= TEXT EXCERPT =

______________________________

I just found this little Vivitar in a second-hand shop, picked it up, and immediately thought to compare it to my Sigma 28/1.8 which I use all the time. According to the bestiary, this is a Komine-made model. So yeah, let's see what we've got:

The contestants:



Vivitar 28mm 1:2.0 MC Close Focus Wide Angle
8 elements in 7 groups
Minimum focusing distance: 23 cm
Maximum magnification: 1:5
Aperture: 6 blades, f/2-f/16
Filter size: 49 mm
Weight: 280 g

Sigma 28mm 1:1.8 EX DG
10 elements in 9 groups
Minimum focusing distance: 20 cm
Maximum magnification: 1:2.9
Aperture: 9 blades, f/1.8-f/22
Filter size: 77 mm
Weight: 500 g

Now, obviously, the Sigma is a modern lens with "A" mode on the aperture ring as well as autofocus, and is therefore quite a bit more convenient to use on a modern camera. It also focuses closer. However, it is a lot bigger and heavier than the Vivitar! Not only that, but seeing as there are few (inexpensive) options for fast lenses in the 28 mm range, and given how useful this focal range is as a walk-around lens on an APS-C DSLR -- especially when the lens does close-focus -- the Vivitar could be potentially interesting for many Pentax DSLR owners.

______________________________

= EXERCISES TO COMPLETE =
**A.** Answer these questions using the lens comparison above:
(i) Where was the Vivitar lens found?
(ii) How many aperture blades does the Vivitar have?
(iii) What is the filter size of the Sigma?
**B.** Duplicate a passage of the lens comparison word for word, beginning at the words "Now, obviously, the" and stopping after "Pentax DSLR owners.".
**C.** Pick up the lens comparison between the Vivitar and the Sigma and write a continuation of it.

= SUPPLIED DATA =
______________________________

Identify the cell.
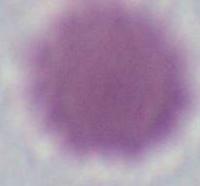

______________________________

= TASK RESPONSES =
**A.**
(i) In a second-hand shop.
(ii) 6 blades.
(iii) 77 mm.

**B.**
Now, obviously, the Sigma is a modern lens with "A" mode on the aperture ring as well as autofocus, and is therefore quite a bit more convenient to use on a modern camera. It also focuses closer. However, it is a lot bigger and heavier than the Vivitar! Not only that, but seeing as there are few (inexpensive) options for fast lenses in the 28 mm range, and given how useful this focal range is as a walk-around lens on an APS-C DSLR -- especially when the lens does close-focus -- the Vivitar could be potentially interesting for many Pentax DSLR owners.

**C.**
All these pictures were shot on a K-5 on a tripod, manually focused in zoomed-in LV mode. RAW processed in Lightroom, default settings. No attempt made to correct exposure. The shutter speed was the same for a given aperture with both lenses.

Brick wall series (sharpness test):

Sigma:
f/1.8
f/2
f/2.8
f/4
f/5.6
f/8
f/11

Vivitar:
f/2
f/2.8
f/4
f/5.6
f/8
f/11

As uninteresting as brick walls are, here they allow us to note a couple of things right away:
  • While both lenses are nominally 28mm, the Sigma has a slightly wider field of view.
  • The Vivitar seems to let in slightly more light at the same shutter speed and aperture, i.e. exposes brighter.
  • The Sigma has slightly more contrast and seems to render colours a bit warmer, but beware that the differing exposures exaggerates this effect. Equalize the exposures and they're much closer.
  • The Vivitar is visibly sharper in the corners, right up to about f/8. In the center, I find they're pretty much equal.


Close-focus/bokeh test:
In this test, I focused the Vivitar to its absolute closest point and then adjusted the Sigma to match. The focus point looks to be a bit further back on the Sigma. Sorry about that. Remember that the Sigma CAN focus quite a bit closer than this, but I wanted to level the playing field.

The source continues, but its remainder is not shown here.